One such release was the "Black/Red" colorway, with a limited production run of 38,345 pairs. This edition came with a special "Retro Card" underscoring the significance of the Air Jordan 1 in the heritage of Jordan Brand. Additionally, it featured a chrome Jumpman connected through the eyelets. Remarkably, from a material, pattern, and fit perspective, this iteration mirrored the 1994 version, including the presence of a nubuck swoosh.

It's worth noting that the production volume of 38,345 units is notably low. To put it into context, consider that the "72-10" Air Jordan XI from the previous year had over one million pairs manufactured. In stark contrast, the 2001 Black/Red Jordan 1 barely made it to market, underscoring its exclusivity and desirability among enthusiasts.

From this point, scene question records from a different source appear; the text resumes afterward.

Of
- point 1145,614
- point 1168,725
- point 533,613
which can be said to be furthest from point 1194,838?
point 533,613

After an eight-year hiatus, Jordan reintroduced the black/red colourway as a part of the "Defining Moments Pack," designed to commemorate the legendary night when Michael Jordan scored 63 points against the Celtics in the first round of the 1986 NBA Playoffs. The pack also included a "Black/Green/White" colourway as a subtle homage to the Celtics.

Regrettably, by numerous assessments, this particular Air Jordan 1 retro is widely regarded as the least impressive. The overall material quality fell short of expectations, contributing to its reputation as one of the less favourable renditions in the Air Jordan 1 lineup.

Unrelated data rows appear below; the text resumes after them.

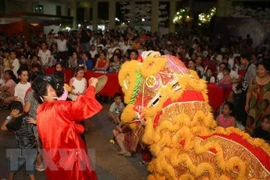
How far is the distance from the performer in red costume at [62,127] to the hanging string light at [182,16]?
18.9 m

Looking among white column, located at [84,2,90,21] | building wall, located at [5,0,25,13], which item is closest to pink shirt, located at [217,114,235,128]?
building wall, located at [5,0,25,13]

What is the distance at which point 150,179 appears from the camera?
2811 mm

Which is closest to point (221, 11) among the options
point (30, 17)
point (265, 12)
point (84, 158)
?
point (265, 12)

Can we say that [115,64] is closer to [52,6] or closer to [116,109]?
[116,109]

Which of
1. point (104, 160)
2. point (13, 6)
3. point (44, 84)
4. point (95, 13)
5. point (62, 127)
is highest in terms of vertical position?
point (13, 6)

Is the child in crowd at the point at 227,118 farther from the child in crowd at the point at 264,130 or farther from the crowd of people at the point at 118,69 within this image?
the child in crowd at the point at 264,130

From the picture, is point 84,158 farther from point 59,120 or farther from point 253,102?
point 253,102

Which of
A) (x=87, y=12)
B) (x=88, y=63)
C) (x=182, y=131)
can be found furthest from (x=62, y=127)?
(x=87, y=12)

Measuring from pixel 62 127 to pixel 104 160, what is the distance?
2375 millimetres

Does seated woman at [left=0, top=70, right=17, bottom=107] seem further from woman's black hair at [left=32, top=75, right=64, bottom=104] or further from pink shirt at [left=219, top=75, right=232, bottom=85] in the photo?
woman's black hair at [left=32, top=75, right=64, bottom=104]

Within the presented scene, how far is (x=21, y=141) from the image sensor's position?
3.98 meters

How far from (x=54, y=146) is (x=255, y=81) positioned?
3.33 m

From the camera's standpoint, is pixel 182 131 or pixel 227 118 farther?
pixel 227 118

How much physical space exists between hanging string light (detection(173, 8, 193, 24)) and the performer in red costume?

In 2013 the Air Jordan 1 Black/Red was found to be more fonded by the public. While the pattern, height, and fit faithfully mirrored the original, maintaining the iconic shape and stance, there were notable deviations. The use of smoothed leather, featuring a stipple grain akin to the 2009 version, marked a departure from the original aesthetic. Despite an improvement in leather quality, a polyurethane coating was introduced. Typically employed to address imperfections in leather hides, such as branding scars, polyurethane also impacts the leather's color. In this instance, the polyurethane application resulted in a slightly brighter red hue compared to the original, adding a distinctive touch to the retro release.





In 2016, Jordan decided to remaster the AJ1 BRED once again, pretty much hitting perfection. In terms of materials, the closest comparison we've witnessed to the 2016 Banned Jordan release is the Shattered Backboard 1s from 2015, distinguished by a full aniline leather upper in black, red, and white. Aniline leather stands out due to its natural tanning and dyeing process, avoiding excessive manufacturing. This type of leather allows you to observe and feel the authentic grain, providing a genuine texture. The incredibly smooth texture of the leather almost feels damp to the touch. In contrast, subpar leather finishes tend to be dry and lack depth in their grain, often because they are coated in polyurethane.

Moreover, the colouration of the Remastered black/red Air Jordan 1 is achieved through a natural dyeing process. Natural dyes permeate the leather more authentically, resulting in a richer and more nuanced color. Though challenging to articulate precisely, a noticeable contrast can be observed by comparing it to the 2009 version, where the colour exhibited a shiny gloss that didn't convey a sense of high quality. This particular issue has been addressed in the 2016 rerelease, promising an improved and more authentic aesthetic.





Now in 2023, drawing inspiration from the iconic Air Jordan 'Flight Suit' warm-up ensemble that a young Michael Jordan sported in 1985, the WMNS Air Jordan I High 'Satin Bred' releases and pays homage to previous coveted colourways while adding a sleek twist:

Recalling the essence of the inaugural AJI 'Satin Bred' released in 2016, a limited edition comprising just 501 pairs, this iteration swaps out traditional leather panels for a visually striking satin upper adorned in Red, White, and Black hues. Accentuating the design, embroidered Wings logos grace the lateral ankle flaps, complemented by Nike Air tongue tags, all set atop a white foam midsole and a vibrant red rubber outsole to complete the ensemble.

The BRED and BANNED series of colourways are some of the most historically profound sneaker colourways and lines in history. It represents what started it all, the rebellious and rag-team nature of Nike’s basketball division in the late 80s/early 90s which worked perfectly with Michael Jordan’s no-nonsense attitude and strive to “be different” from the rest.